> Требуемая работа
Извлеките из текста о Салтыкове-Щедрине фрагмент без изменений, начиная со слов «Защита мужика проявлялась» и вплоть до слов «утверждали ревнители устоев.» включительно.

====== Текст страницы

«Нет того греха тяжеле, коли кто волю свою продал. Все равно что душу».
Ко дню рождения русского писателя М.Е.Салтыкова-Щедрина (1826-1889)
Интересной все же личностью был Михаил Салтыков-Щедрин! Профессиональный государственник высшего класса (именно такие воспитывались в Царскосельском лицее) - чиновник особых поручений при Министерстве внутренних дел, вице-губернатор в Рязани и Твери. Именно там, в Рязани, он неоднократно заявлял: «Я не дам в обиду мужика! Хватит с него, довольно он уже терпел!», что стяжало ему славу социалиста и прозвище «Вице-Робеспьера».
Защита мужика проявлялась в его многочисленных сатирических сказках, рассказах, фельетонах, всячески подрывающих, по мнению цензуры, основы существующего строя. «Чрезмерное весёлонравие и кривлянье, шутовство относительно России, её истории, традиций, семьи и государственности», - утверждали ревнители устоев.
Писателя открыто ненавидели, называя сказочником, фантазером, даже карикатуристом, искажающим действительность, а в салтыковской сатире видели «некоторого рода ноздрёвщину и хлестаковщину с большою прибавкою Собакевича». Все писано на злобу дня, с авторскими, до этого неведомыми читателю неологизмами «головотяпство», «мягкотелый», «злопыхательство», «благоглупость», «халатный», «пенкосниматель»…
А вот «Пошехонская старина» - последний роман, написанный Салтыковым-Щедриным в самом конце его творческого и жизненного пути, стоит как-то наособицу: объемный мемуарно-биографический труд, на первый взгляд сродни «Детским годам Багрова-внука» Аксакова. Критики-современники не испытывали и грана сомнения в том, что «с октября знаменитый сатирик печатает в «Вестнике Европы» воспоминания о временах своего детства...».

============
====== Сохранённые данные

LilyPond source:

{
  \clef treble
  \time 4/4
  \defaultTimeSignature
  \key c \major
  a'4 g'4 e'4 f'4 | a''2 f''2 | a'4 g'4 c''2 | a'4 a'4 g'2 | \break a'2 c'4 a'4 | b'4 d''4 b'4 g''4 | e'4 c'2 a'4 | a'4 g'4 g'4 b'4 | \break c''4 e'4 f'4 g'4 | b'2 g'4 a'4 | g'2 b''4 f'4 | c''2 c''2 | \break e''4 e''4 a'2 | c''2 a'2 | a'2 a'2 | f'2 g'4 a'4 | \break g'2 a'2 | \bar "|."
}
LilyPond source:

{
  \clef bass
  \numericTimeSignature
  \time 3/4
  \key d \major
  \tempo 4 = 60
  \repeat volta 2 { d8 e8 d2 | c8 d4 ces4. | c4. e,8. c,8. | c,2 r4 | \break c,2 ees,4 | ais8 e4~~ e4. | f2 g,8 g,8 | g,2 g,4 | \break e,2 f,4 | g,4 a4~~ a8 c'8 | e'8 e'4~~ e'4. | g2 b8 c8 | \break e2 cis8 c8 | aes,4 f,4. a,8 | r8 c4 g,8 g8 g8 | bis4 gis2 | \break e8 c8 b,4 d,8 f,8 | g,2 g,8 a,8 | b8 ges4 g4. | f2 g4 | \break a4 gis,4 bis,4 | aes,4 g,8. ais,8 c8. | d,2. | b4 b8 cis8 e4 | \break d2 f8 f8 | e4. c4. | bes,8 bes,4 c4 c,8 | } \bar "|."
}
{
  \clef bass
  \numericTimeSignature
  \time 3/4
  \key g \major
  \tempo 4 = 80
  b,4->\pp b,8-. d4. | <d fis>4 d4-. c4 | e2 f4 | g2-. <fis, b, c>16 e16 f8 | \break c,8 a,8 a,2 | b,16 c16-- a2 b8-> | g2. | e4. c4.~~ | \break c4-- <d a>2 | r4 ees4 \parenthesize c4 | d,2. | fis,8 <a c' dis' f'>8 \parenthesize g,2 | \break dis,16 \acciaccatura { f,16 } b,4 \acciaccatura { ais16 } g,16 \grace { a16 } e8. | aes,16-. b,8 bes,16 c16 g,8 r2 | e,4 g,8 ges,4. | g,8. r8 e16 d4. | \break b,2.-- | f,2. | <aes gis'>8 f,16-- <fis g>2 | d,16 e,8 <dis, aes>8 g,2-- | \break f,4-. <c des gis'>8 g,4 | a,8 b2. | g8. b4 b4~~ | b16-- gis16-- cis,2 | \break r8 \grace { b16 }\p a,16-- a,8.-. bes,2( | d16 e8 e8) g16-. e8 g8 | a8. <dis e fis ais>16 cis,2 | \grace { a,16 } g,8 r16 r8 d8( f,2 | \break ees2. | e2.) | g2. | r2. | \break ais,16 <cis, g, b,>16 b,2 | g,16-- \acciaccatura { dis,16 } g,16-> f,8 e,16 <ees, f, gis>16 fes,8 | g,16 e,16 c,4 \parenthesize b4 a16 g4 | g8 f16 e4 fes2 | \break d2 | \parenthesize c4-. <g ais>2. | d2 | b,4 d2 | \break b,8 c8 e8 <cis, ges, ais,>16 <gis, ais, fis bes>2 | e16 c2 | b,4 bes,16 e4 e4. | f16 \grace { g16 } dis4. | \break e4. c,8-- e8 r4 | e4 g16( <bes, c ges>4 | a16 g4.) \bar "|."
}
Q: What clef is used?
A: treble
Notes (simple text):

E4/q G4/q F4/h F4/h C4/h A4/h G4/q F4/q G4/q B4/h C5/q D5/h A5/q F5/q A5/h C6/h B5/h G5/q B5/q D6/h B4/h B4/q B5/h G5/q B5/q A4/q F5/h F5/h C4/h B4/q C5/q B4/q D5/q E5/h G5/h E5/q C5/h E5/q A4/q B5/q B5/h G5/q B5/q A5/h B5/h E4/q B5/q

============

> Готовый ответ
Защита мужика проявлялась в его многочисленных сатирических сказках, рассказах, фельетонах, всячески подрывающих, по мнению цензуры, основы существующего строя. «Чрезмерное весёлонравие и кривлянье, шутовство относительно России, её истории, традиций, семьи и государственности», - утверждали ревнители устоев.